Я не сразу поняла, о чем речь, и даже едва не спросила, какой сезон имеется в виду, но вовремя остановилась. Наверно, ее интонация, выражение лица, тень в глазах и другие мелкие признаки подсказали, что речь идет не о времени года и не о сезоне мод. Я всегда лучше других замечала такие характерные движения интервьюируемой души – видимо, так отец и угадал во мне если не шпионку, то журналистку. Об операции «Сезон» — с большой буквы С – нам рассказывали в школе, правда, очень коротко и не вдаваясь в детали. Говорили, что осенью 1944 года безрассудные теракты раскольников из организации ЭЦЕЛ – некоторые учителя даже называли их фашистами – поставили еврейское население Палестины на грань катастрофы. Что поэтому Бен-Гурион и руководство ишува были вынуждены приказать Хагане и ПАЛМАХу призвать фашистов к порядку. И все, не более того.

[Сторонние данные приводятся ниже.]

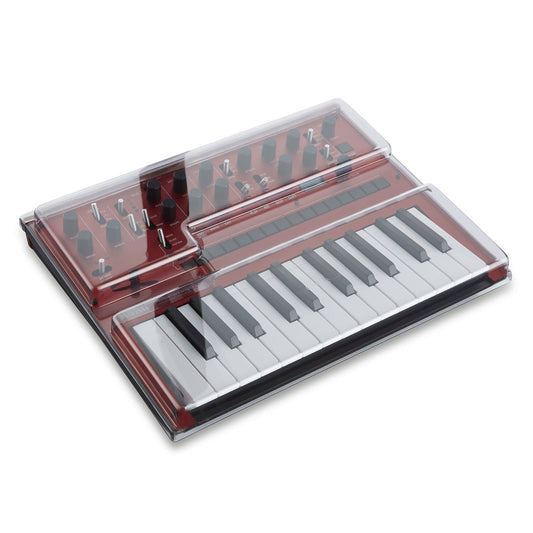 Decksaver DS-PC-MONOLOGUE Cover for Korg Monologue - ProSound and Stage Lighting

Уже потом, разобравшись в тогдашних событиях, я поняла, что произошло ужасное братоубийственное злодеяние. Поводом к началу «Сезона» послужила ликвидация в Каире британского министра лорда Мойна, прямого виновника гибели сотен спасавшихся от Гитлера евреев, пассажиров судна «Струма». Мойна ликвидировали двое ребят из ЛЕХИ, но как раз их группу не тронули. По простой причине: Бен-Гурион не видел в ЛЕХИ политических соперников – в отличие от ЭЦЕЛа. На них-то и набросились со всей силой: похищали, пытали, выдавали британской полиции. Но тогда, сидя напротив инвалидного кресла Геулы Сегаль, я еще не знала ничего, а потому просто кивнула, не имея ни малейшего понятия, что может последовать дальше.
— Зачем ты так, Нина? — повторил он, охотно принимая новые правила. — Ну какой же ты ублюдок? Поздних детей обычно любят куда больше старших. Это мне надо бы жаловаться на ублюдочность: я ведь внебрачный. Отец бросил маму, едва узнав, что она забеременела.

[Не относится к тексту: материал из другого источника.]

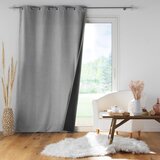 Douceur d intérieur Svijetlo siva zavjesa sa zvučnom izolacijom 140x260 cm Jupiter – | shoptok.hr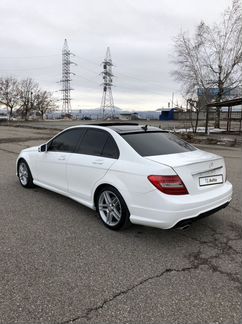 Mercedes-Benz C-класс 1.8 AT, 2013, 118 055 км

— Значит, мы еще и родственные души, — улыбнулась она. — А что касается любви к позднему ребенку, то мне ее не досталось вовсе. Мать считала, что дети должны с грудного возраста воспитываться по-коммунистически. Ты, наверно, слышал о кибуцных домах детей. Меня запихнули туда почти сразу, причем не там, в Рамат-Гане, а далеко, в Долине, в одном из крайне левых кибуцев Хашомер Хацаир. Отец хотя бы навещал меня время от времени, а мамаше и вовсе было плевать. Они друг друга стоили – упертые сталинисты, оба. Ты ведь видел наш дом? Давид дважды перестраивал его, пока не получился дворец. Но вначале-то они жили в будке на полторы комнаты. И эти полторы комнаты до сих пор есть в недрах виллы, которую ты видел. Остались точно такими же, как при папаше. С четырьмя портретами на четырех стенах: Маркс, Энгельс…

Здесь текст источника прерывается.